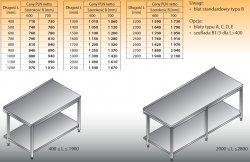 Stół roboczy lo 102 2000/700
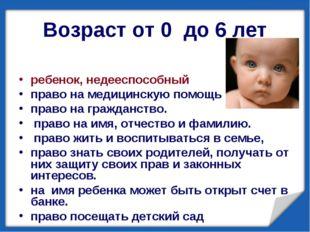 Возраст от 0 до 6 лет ребенок, недееспособный право на медицинскую помощь пра
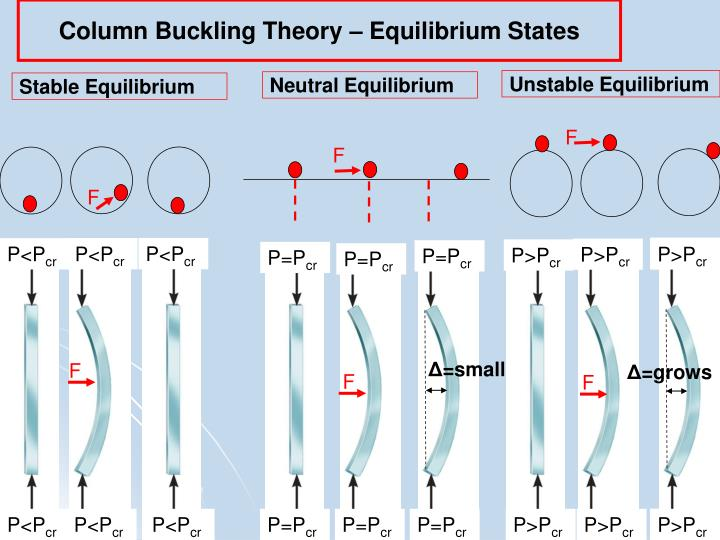 Column Buckling Theory – Equilibrium States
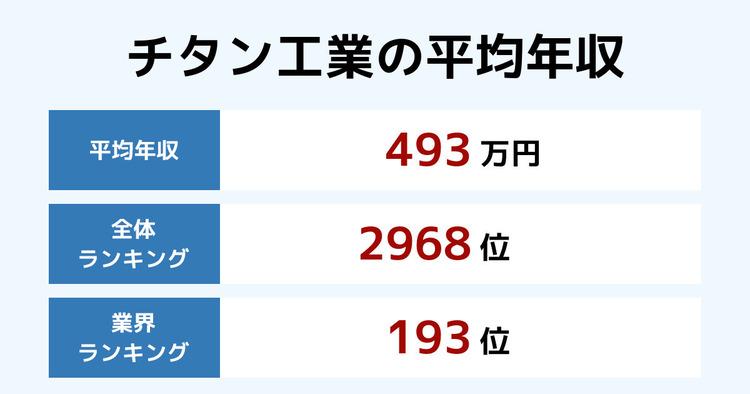 チタン工業の平均年収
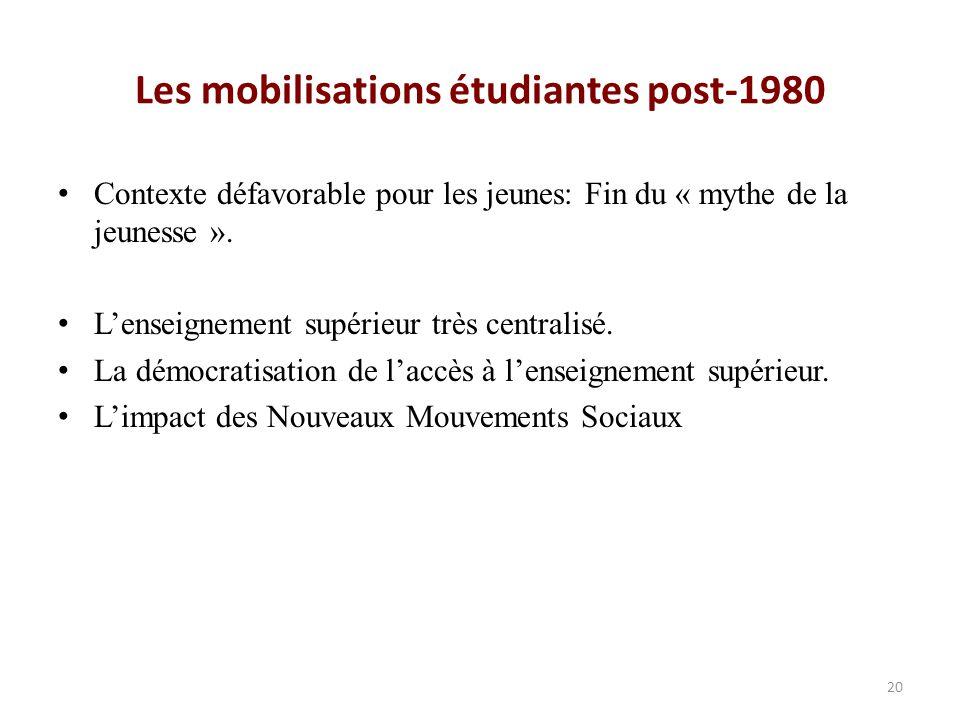 Les mobilisations étudiantes post-1980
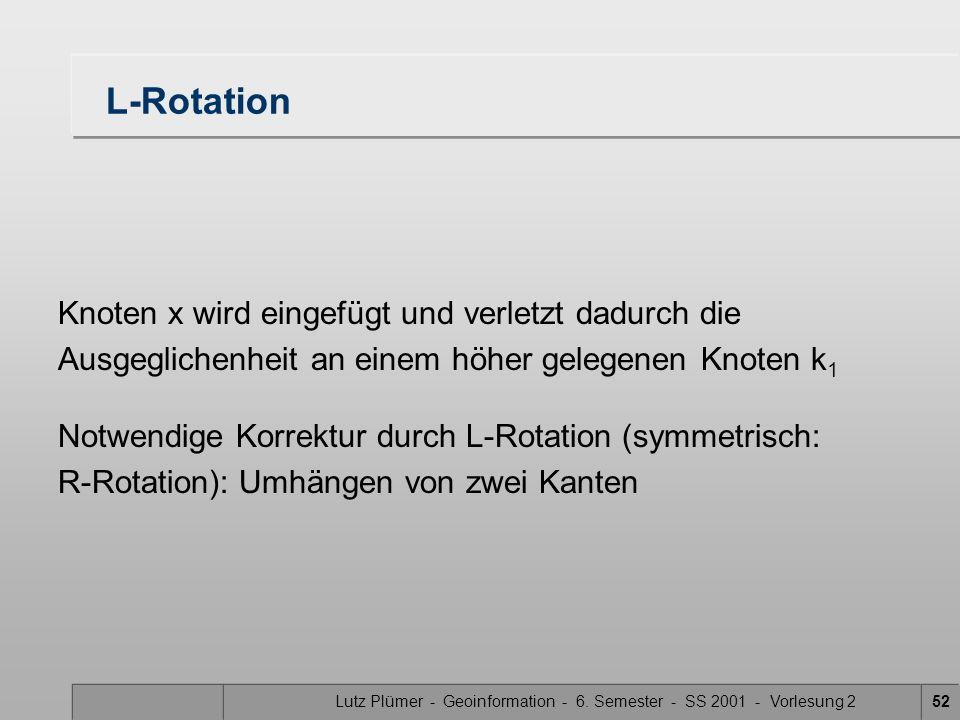 Lutz Plümer - Geoinformation - 6. Semester - SS 2001 - Vorlesung 252 L-Rotation Knoten x wird eingefügt und verletzt dadurch die Ausgeglichenheit an e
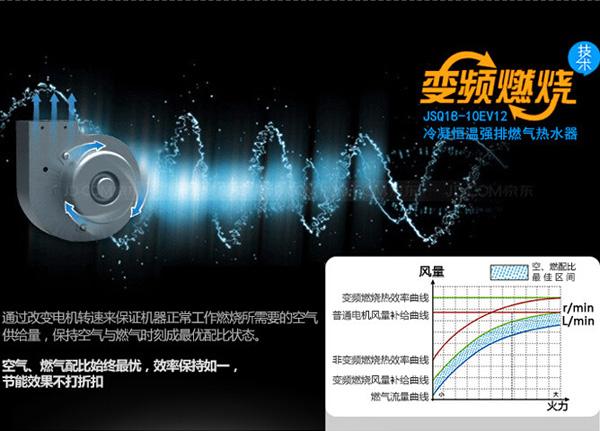 万和jsq21-12ev12冷凝式燃气热水器为冷凝恒温强排式燃气热水器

[Exercise description]:
Print each of the records above exactly as written, leaving no picture in the copy.

[Result of the exercise]:
 Stół roboczy lo 102 2000/700
 Возраст от 0 до 6 лет ребенок, недееспособный право на медицинскую помощь пра
 Column Buckling Theory – Equilibrium States
 チタン工業の平均年収
 Les mobilisations étudiantes post-1980
 Lutz Plümer - Geoinformation - 6. Semester - SS 2001 - Vorlesung 252 L-Rotation Knoten x wird eingefügt und verletzt dadurch die Ausgeglichenheit an e
 万和jsq21-12ev12冷凝式燃气热水器为冷凝恒温强排式燃气热水器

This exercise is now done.